Supplied passage:
·····

I agree 100% on the 'display name' issue, however, there's a lot of demand for it (including from people who wouldn't argue for it without good reason like Crell and Webchick). This issue is an enabler for that - either in core or contrib, but I'm absolutely not going to introduce any explicit support for such a thing with this patch - there are zero API or UI changes here. The only connection is that this patch doesn't introduce the extra column in such a way that it would block the other issue (by requiring yet another column or something).

@Damien - existing sites might already have a Dries Buytaert and DriesBuytaert - which'd give us a duplicate key error on update and lock one of them out. This patch currently has zero effect on the username policies of any existing sites, and I'd like to keep it that way.

@Arancaytar: #102679: Add a Display Name field to core in addition to Username is over there ;)

cburschka’s picture

Sorry, I misunderstood the scope of this patch.

How severe should we make this uniqueness constraint, as in how much should be stripped from the username field? Beyond spaces, we could strip everything but letters, so that "Dries Buytaert02345" would be unavailable as well. However, the stronger the constraint, the more problems people will have when updating their databases that may violate the new rules.

Crell’s picture

@Dries: There are actually extremely good reasons to allow that distinction. In my case, I can't control the login name people choose when signing up. However, nobody on my site knows each other by their login name. We actually use real mother-given names for everything. Then when I try to select someone's name using the auto-complete author field, how do I know that "Dries Buytaert", who I'm trying to set as the author of a node, is really "trkfan849"? I don't. Allowing these fields to be split is a usability improvement, because right now if you use theme_username then you get a disconnect between user's identifying strings in different contexts. That said, this patch as pwolanin said doesn't change the default behavior other than silently setting up a pre-lowercased username for performance. I suspect Drupal.org would never override that.

@pwolanin: If that's the reason for using LOWER() in SQL, that should be documented in the code.

Also, having written a D5 module that tries to custom-set the login name field, I can tell you that it is not as easy as that to set a custom value there because the user workflow sucks. :-) I'd have to try it with this mechanism, but let's be careful that "just form alter it" isn't our answer unless we know that will actually work. Anyone have time to write up a demo module as proof of concept? (I wish I did, but I probably don't.)

catch’s picture

The unique constraint is exactly like it is now - a unique index on the column and form validation to avoid duplicates with case variations. This means you can't have Dries and dries, but you can have Dries1 etc. - again, exactly the same as now. Anyone wanting to force more unique usernames also needs to find another issue to do so in, since it's not within scope.

catch’s picture

FileSize
8.14 KB

@Crell. I've added documentation to both user.module and user.test to explain the justification for using LOWER(). If someone wants to come along and tell me it's not necessary, that's fine too.

JohnAlbin’s picture

I think this patch also dovetails nicely as an excellent first step on the road to "display name" capabilities in core (and that’s the last I’ll say about it in this issue.) Given how out of control the others issues have become, we definitely need to limit the scope of this issue.

Catch, are you re-rolling the patch after your IRC chat with chx? Or did I misread that discussion?

·····

Data excerpts:
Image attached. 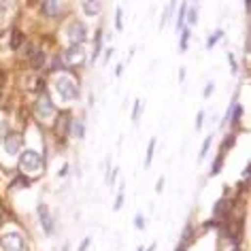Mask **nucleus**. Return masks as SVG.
<instances>
[{
  "instance_id": "obj_1",
  "label": "nucleus",
  "mask_w": 251,
  "mask_h": 251,
  "mask_svg": "<svg viewBox=\"0 0 251 251\" xmlns=\"http://www.w3.org/2000/svg\"><path fill=\"white\" fill-rule=\"evenodd\" d=\"M55 92L60 94L62 100H68V102L79 98V87H77V83H75V79L66 77V75H62V77L55 79Z\"/></svg>"
},
{
  "instance_id": "obj_2",
  "label": "nucleus",
  "mask_w": 251,
  "mask_h": 251,
  "mask_svg": "<svg viewBox=\"0 0 251 251\" xmlns=\"http://www.w3.org/2000/svg\"><path fill=\"white\" fill-rule=\"evenodd\" d=\"M20 166L26 173H30V175H39L43 171V158H41V153L34 151V149H28V151H24L22 158H20Z\"/></svg>"
},
{
  "instance_id": "obj_3",
  "label": "nucleus",
  "mask_w": 251,
  "mask_h": 251,
  "mask_svg": "<svg viewBox=\"0 0 251 251\" xmlns=\"http://www.w3.org/2000/svg\"><path fill=\"white\" fill-rule=\"evenodd\" d=\"M0 247L4 251H26V241L20 232H4L0 236Z\"/></svg>"
},
{
  "instance_id": "obj_4",
  "label": "nucleus",
  "mask_w": 251,
  "mask_h": 251,
  "mask_svg": "<svg viewBox=\"0 0 251 251\" xmlns=\"http://www.w3.org/2000/svg\"><path fill=\"white\" fill-rule=\"evenodd\" d=\"M66 36H68V41H71L73 45H81V43H85V39H87V26H85L83 22L68 24Z\"/></svg>"
},
{
  "instance_id": "obj_5",
  "label": "nucleus",
  "mask_w": 251,
  "mask_h": 251,
  "mask_svg": "<svg viewBox=\"0 0 251 251\" xmlns=\"http://www.w3.org/2000/svg\"><path fill=\"white\" fill-rule=\"evenodd\" d=\"M36 115H39L41 119H51L53 113H55V106L51 102V98L49 96H41L39 100H36Z\"/></svg>"
},
{
  "instance_id": "obj_6",
  "label": "nucleus",
  "mask_w": 251,
  "mask_h": 251,
  "mask_svg": "<svg viewBox=\"0 0 251 251\" xmlns=\"http://www.w3.org/2000/svg\"><path fill=\"white\" fill-rule=\"evenodd\" d=\"M64 62H66L68 66H77V64H81V62H85V51H83V47H81V45L68 47L66 51H64Z\"/></svg>"
},
{
  "instance_id": "obj_7",
  "label": "nucleus",
  "mask_w": 251,
  "mask_h": 251,
  "mask_svg": "<svg viewBox=\"0 0 251 251\" xmlns=\"http://www.w3.org/2000/svg\"><path fill=\"white\" fill-rule=\"evenodd\" d=\"M22 145H24V139L20 134H7L4 136V151H7L9 155H17L22 151Z\"/></svg>"
},
{
  "instance_id": "obj_8",
  "label": "nucleus",
  "mask_w": 251,
  "mask_h": 251,
  "mask_svg": "<svg viewBox=\"0 0 251 251\" xmlns=\"http://www.w3.org/2000/svg\"><path fill=\"white\" fill-rule=\"evenodd\" d=\"M39 217H41L43 230H45L47 234H51V232H53V222H51V215H49V211H47L45 204H39Z\"/></svg>"
},
{
  "instance_id": "obj_9",
  "label": "nucleus",
  "mask_w": 251,
  "mask_h": 251,
  "mask_svg": "<svg viewBox=\"0 0 251 251\" xmlns=\"http://www.w3.org/2000/svg\"><path fill=\"white\" fill-rule=\"evenodd\" d=\"M41 9H43V13L49 15V17H58L60 11H62V4L60 2H43Z\"/></svg>"
},
{
  "instance_id": "obj_10",
  "label": "nucleus",
  "mask_w": 251,
  "mask_h": 251,
  "mask_svg": "<svg viewBox=\"0 0 251 251\" xmlns=\"http://www.w3.org/2000/svg\"><path fill=\"white\" fill-rule=\"evenodd\" d=\"M81 7H83V11H85L87 15L94 17V15H96L98 11H100V2H83Z\"/></svg>"
},
{
  "instance_id": "obj_11",
  "label": "nucleus",
  "mask_w": 251,
  "mask_h": 251,
  "mask_svg": "<svg viewBox=\"0 0 251 251\" xmlns=\"http://www.w3.org/2000/svg\"><path fill=\"white\" fill-rule=\"evenodd\" d=\"M228 213V200H219L215 204V217H226Z\"/></svg>"
},
{
  "instance_id": "obj_12",
  "label": "nucleus",
  "mask_w": 251,
  "mask_h": 251,
  "mask_svg": "<svg viewBox=\"0 0 251 251\" xmlns=\"http://www.w3.org/2000/svg\"><path fill=\"white\" fill-rule=\"evenodd\" d=\"M100 49H102V32H100V30H98V34H96V47H94V55H92V58H94V60H96V58H98Z\"/></svg>"
},
{
  "instance_id": "obj_13",
  "label": "nucleus",
  "mask_w": 251,
  "mask_h": 251,
  "mask_svg": "<svg viewBox=\"0 0 251 251\" xmlns=\"http://www.w3.org/2000/svg\"><path fill=\"white\" fill-rule=\"evenodd\" d=\"M83 132H85L83 124H81V122H75V124H73V136H77V139H81V136H83Z\"/></svg>"
},
{
  "instance_id": "obj_14",
  "label": "nucleus",
  "mask_w": 251,
  "mask_h": 251,
  "mask_svg": "<svg viewBox=\"0 0 251 251\" xmlns=\"http://www.w3.org/2000/svg\"><path fill=\"white\" fill-rule=\"evenodd\" d=\"M43 60H45L43 51H34V55H32V66H34V68H41V66H43Z\"/></svg>"
},
{
  "instance_id": "obj_15",
  "label": "nucleus",
  "mask_w": 251,
  "mask_h": 251,
  "mask_svg": "<svg viewBox=\"0 0 251 251\" xmlns=\"http://www.w3.org/2000/svg\"><path fill=\"white\" fill-rule=\"evenodd\" d=\"M187 41H190V30H181V51H185V49H187Z\"/></svg>"
},
{
  "instance_id": "obj_16",
  "label": "nucleus",
  "mask_w": 251,
  "mask_h": 251,
  "mask_svg": "<svg viewBox=\"0 0 251 251\" xmlns=\"http://www.w3.org/2000/svg\"><path fill=\"white\" fill-rule=\"evenodd\" d=\"M153 149H155V139H151V143H149L147 147V158H145V166L151 164V158H153Z\"/></svg>"
},
{
  "instance_id": "obj_17",
  "label": "nucleus",
  "mask_w": 251,
  "mask_h": 251,
  "mask_svg": "<svg viewBox=\"0 0 251 251\" xmlns=\"http://www.w3.org/2000/svg\"><path fill=\"white\" fill-rule=\"evenodd\" d=\"M211 143H213V136H209V139L204 141V145H202V149H200V153H198V160H202L204 155H206V151H209V147H211Z\"/></svg>"
},
{
  "instance_id": "obj_18",
  "label": "nucleus",
  "mask_w": 251,
  "mask_h": 251,
  "mask_svg": "<svg viewBox=\"0 0 251 251\" xmlns=\"http://www.w3.org/2000/svg\"><path fill=\"white\" fill-rule=\"evenodd\" d=\"M187 20H190V24H196V20H198L196 7H187Z\"/></svg>"
},
{
  "instance_id": "obj_19",
  "label": "nucleus",
  "mask_w": 251,
  "mask_h": 251,
  "mask_svg": "<svg viewBox=\"0 0 251 251\" xmlns=\"http://www.w3.org/2000/svg\"><path fill=\"white\" fill-rule=\"evenodd\" d=\"M22 45V32H13V36H11V47L17 49Z\"/></svg>"
},
{
  "instance_id": "obj_20",
  "label": "nucleus",
  "mask_w": 251,
  "mask_h": 251,
  "mask_svg": "<svg viewBox=\"0 0 251 251\" xmlns=\"http://www.w3.org/2000/svg\"><path fill=\"white\" fill-rule=\"evenodd\" d=\"M222 36H224V32H222V30H217V32H215V34H213L211 39H209V47L215 45V41H217V39H222Z\"/></svg>"
},
{
  "instance_id": "obj_21",
  "label": "nucleus",
  "mask_w": 251,
  "mask_h": 251,
  "mask_svg": "<svg viewBox=\"0 0 251 251\" xmlns=\"http://www.w3.org/2000/svg\"><path fill=\"white\" fill-rule=\"evenodd\" d=\"M139 115H141V100H136V102H134V111H132L134 122H136V119H139Z\"/></svg>"
},
{
  "instance_id": "obj_22",
  "label": "nucleus",
  "mask_w": 251,
  "mask_h": 251,
  "mask_svg": "<svg viewBox=\"0 0 251 251\" xmlns=\"http://www.w3.org/2000/svg\"><path fill=\"white\" fill-rule=\"evenodd\" d=\"M115 28L122 30V9H117V13H115Z\"/></svg>"
},
{
  "instance_id": "obj_23",
  "label": "nucleus",
  "mask_w": 251,
  "mask_h": 251,
  "mask_svg": "<svg viewBox=\"0 0 251 251\" xmlns=\"http://www.w3.org/2000/svg\"><path fill=\"white\" fill-rule=\"evenodd\" d=\"M122 204H124V194H119V196H117V200H115V204H113V209H122Z\"/></svg>"
},
{
  "instance_id": "obj_24",
  "label": "nucleus",
  "mask_w": 251,
  "mask_h": 251,
  "mask_svg": "<svg viewBox=\"0 0 251 251\" xmlns=\"http://www.w3.org/2000/svg\"><path fill=\"white\" fill-rule=\"evenodd\" d=\"M90 243H92V238H90V236H87V238H85V241H83V243H81V245H79V251H87V247H90Z\"/></svg>"
},
{
  "instance_id": "obj_25",
  "label": "nucleus",
  "mask_w": 251,
  "mask_h": 251,
  "mask_svg": "<svg viewBox=\"0 0 251 251\" xmlns=\"http://www.w3.org/2000/svg\"><path fill=\"white\" fill-rule=\"evenodd\" d=\"M202 122H204V113L200 111V113H198V119H196V128H198V130H200V126H202Z\"/></svg>"
},
{
  "instance_id": "obj_26",
  "label": "nucleus",
  "mask_w": 251,
  "mask_h": 251,
  "mask_svg": "<svg viewBox=\"0 0 251 251\" xmlns=\"http://www.w3.org/2000/svg\"><path fill=\"white\" fill-rule=\"evenodd\" d=\"M219 168H222V158H217V160H215V164H213V171H211V173L215 175V173L219 171Z\"/></svg>"
},
{
  "instance_id": "obj_27",
  "label": "nucleus",
  "mask_w": 251,
  "mask_h": 251,
  "mask_svg": "<svg viewBox=\"0 0 251 251\" xmlns=\"http://www.w3.org/2000/svg\"><path fill=\"white\" fill-rule=\"evenodd\" d=\"M13 187H26V179H17V181H13Z\"/></svg>"
},
{
  "instance_id": "obj_28",
  "label": "nucleus",
  "mask_w": 251,
  "mask_h": 251,
  "mask_svg": "<svg viewBox=\"0 0 251 251\" xmlns=\"http://www.w3.org/2000/svg\"><path fill=\"white\" fill-rule=\"evenodd\" d=\"M143 226H145V222H143V215H139V217H136V228L143 230Z\"/></svg>"
},
{
  "instance_id": "obj_29",
  "label": "nucleus",
  "mask_w": 251,
  "mask_h": 251,
  "mask_svg": "<svg viewBox=\"0 0 251 251\" xmlns=\"http://www.w3.org/2000/svg\"><path fill=\"white\" fill-rule=\"evenodd\" d=\"M211 92H213V85H206V90H204V96H209Z\"/></svg>"
},
{
  "instance_id": "obj_30",
  "label": "nucleus",
  "mask_w": 251,
  "mask_h": 251,
  "mask_svg": "<svg viewBox=\"0 0 251 251\" xmlns=\"http://www.w3.org/2000/svg\"><path fill=\"white\" fill-rule=\"evenodd\" d=\"M0 132H4V122H0Z\"/></svg>"
},
{
  "instance_id": "obj_31",
  "label": "nucleus",
  "mask_w": 251,
  "mask_h": 251,
  "mask_svg": "<svg viewBox=\"0 0 251 251\" xmlns=\"http://www.w3.org/2000/svg\"><path fill=\"white\" fill-rule=\"evenodd\" d=\"M177 251H183V247H179V249H177Z\"/></svg>"
},
{
  "instance_id": "obj_32",
  "label": "nucleus",
  "mask_w": 251,
  "mask_h": 251,
  "mask_svg": "<svg viewBox=\"0 0 251 251\" xmlns=\"http://www.w3.org/2000/svg\"><path fill=\"white\" fill-rule=\"evenodd\" d=\"M64 251H68V249H66V247H64Z\"/></svg>"
}]
</instances>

·····

Task instructions:
A - Answer these from the username thread:
(i) What error would existing sites that have both "Dries Buytaert" and "DriesBuytaert" get on update?
(ii) In which two files did catch add notes explaining the use of LOWER()?
(iii) What two things make up the unique constraint, according to catch?
B - Extend the username thread by writing what comes after its last post.
Nothing in the records is needed here.

Exercise answers:
A -
(i) A duplicate key error.
(ii) user.module and user.test.
(iii) A unique index on the column and form validation to avoid duplicates with case variations.

B -
catch’s picture

FileSize
8.5 KB

Following discussion with chx, we keep LOWER() within the database during user_save(). I've also modified user.test to use a real SELECT query as well.

Also, this version of the patch passes all user tests now (as a result of that change), and doesn't harm any other tests either.

catch’s picture

FileSize
9.46 KB

Last patch had some silly errors in it, this one should be good.

dahacouk’s picture

@catch: Well done for coming up with this approach! Will your patch make it easier for a contrib modules to add non-unique display name functionality (emphasis on "non-unique")? In other words will $user->name (the display name) be able to be made non-unique if desired?

@Dries in #11: There are many webadmins calling out for display names being distinct from login names. There are many hacks being produced for what, some see, as a core function of a web site: being able to display a real name as different from their login name. This scenario would be optional for webadmins. And there's no reason why the current situation (of just one display/login name) couldn't be maintained too. But it's good to get some standardisation for this functionality into core so that developers can start to deliver more consistent solutions. Have a peek at #102679: Add a Display Name field to core in addition to Username to see more people wanting display name functionality in core. Sure, this patch doesn't go all the way but it's a start.

@Arancaytar in #12: Why is the "big problem with changing login names... hell for the password manager"? Surely, before a login name change request is actioned, the password manager just has to check that there are no duplicates. How is that "hell"? I say keep things flexible unless there's a real security issue or big hit on performance.
-1 to permanent login names

@Damien Tournoud in #13: Why "removing spaces"? If you are talking about "removing spaces from the username" - as in display name - then we wont be able to mimic real names. So, I see no advantage here.
-1 to removing spaces from the username column

@JohnAlbin #19: Nicely restrained! ;-) You're right, it does seem that we need to do this in small steps. Looks like we'll get "display name" capabilities in core around Drupal9. ;-)

Cheers Daniel

Damien Tournoud’s picture

FileSize
10.16 KB

@dahacouk: I misunderstood the scope of this patch at first, please don't broaden it. This patch will ease the job of contrib modules to implement display names distinct from login names. It is only a first step in that direction.

Here is an updated version of catch#21:

  • Change queries in user_save() to use uid not name as the key,
  • Change user_is_blocked() to use the username, (this needs to be discussed)
  • Fix query in user_search(),
  • Fix _user_edit_validate() to allow modules to implement not distinct names.
catch’s picture

Title: Add column 'username' to {user}, remove LOWER(name) » Performance: Add column 'username' to {user}, remove LOWER(name)
FileSize
12.39 KB

Changing the title to be more descriptive.

I checked coverage.cwgordon.com and noticed that some of the user queries aren't being tested yet (i.e. user search), so this adds a test for search/user to verify they work as expected.

I'm not really set up for benchmarks, but will see if I can do some basic comparisons.

JohnAlbin’s picture

Title: Performance: Add column 'username' to {user}, remove LOWER(name) » Add column 'username' to {user}, remove LOWER(name)
Status: Needs review » Needs work

Visual review:

  1. user_is_blocked still has a $name variable in it. Should be $username.
  2. In _user_edit_validate, it should be $has_username = !empty($edit['username']); note the missing “!”.
  3. Also, Damien, I think your additions to _user_edit_validate to allow non-distinct names is scope creep.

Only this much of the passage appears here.